▸ **O que se pede**
No trecho selecionado, por quanto tempo a empresa vencedora da licitação pode explorar o campo no modelo de concessão?

▸ **Trecho selecionado**
* * * * * * *

Mesmo assim, a expectativa é que a decisão sobre as novas seja tomada nas próximas semanas. Os planos da Petrobras prvêem que a exploração em larga escala do pré-sal comece a partir de 2015.
Desde julho de 2008, uma comissão interministerial foi criada a pedido de Lula para estudar e propor as alterações necessárias na legislação. Nas últimas semanas, as propostas foram levadas ao presidente e a decisão pode estar prestes a ser anunciada.
Apesar de ainda não detalhar pontos centrais (como a participação da Petrobras na exploração e o percentual da distribuição dos royalties entre União, Estados e municípios), o governo levará ao Congresso três projetos distintos: um criando o fundo de desenvolvimento social – que receberá os recursos -, outro sobre as regras de exploração e um terceiro autorizando a criação da nova estatal que vai administrar os campos, chamada provisoriamente nos bastidores de Petrosal.
Concessão ou partilha
A lei de número 9.478, de 1997, chamada Lei do Petróleo, estabeleceu no Brasil o modelo de concessão na exploração. Neste formato, a União realiza uma licitação e a empresa que oferecer o maior retorno financeiro ao governo ganha o direito de explorar o campo por um prazo de 30 anos, pagando royalties que variam de 5% a 10% da receita (dependendo do potencial de produção do campo), mais participação especial de 10% a 40% dos royalties, além de impostos que incidem sobre as empresas no País. Este modelo é adotado em países como Estados Unidos, Inglaterra e Noruega.

* * * * * * *

▸ **Segmento de dados**
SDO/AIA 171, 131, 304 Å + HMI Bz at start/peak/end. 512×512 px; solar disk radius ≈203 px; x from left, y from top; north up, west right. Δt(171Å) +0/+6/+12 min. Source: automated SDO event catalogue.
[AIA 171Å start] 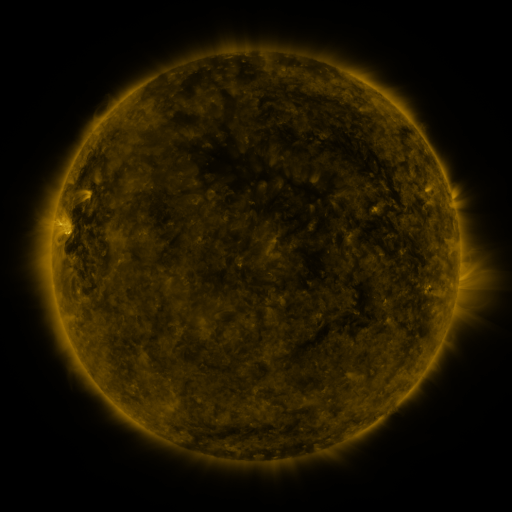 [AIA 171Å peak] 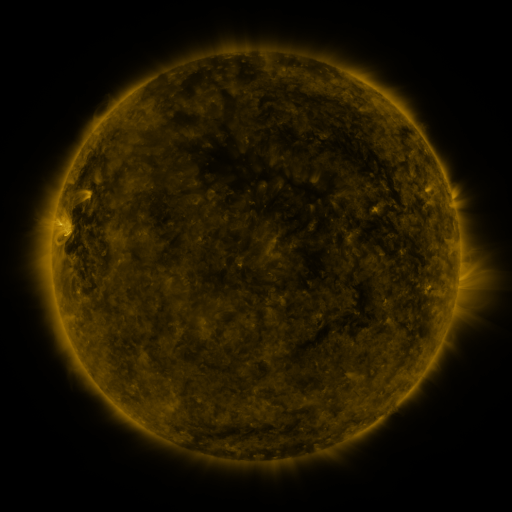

* * * * * * *

▸ **Solução completa**
Por um prazo de 30 anos.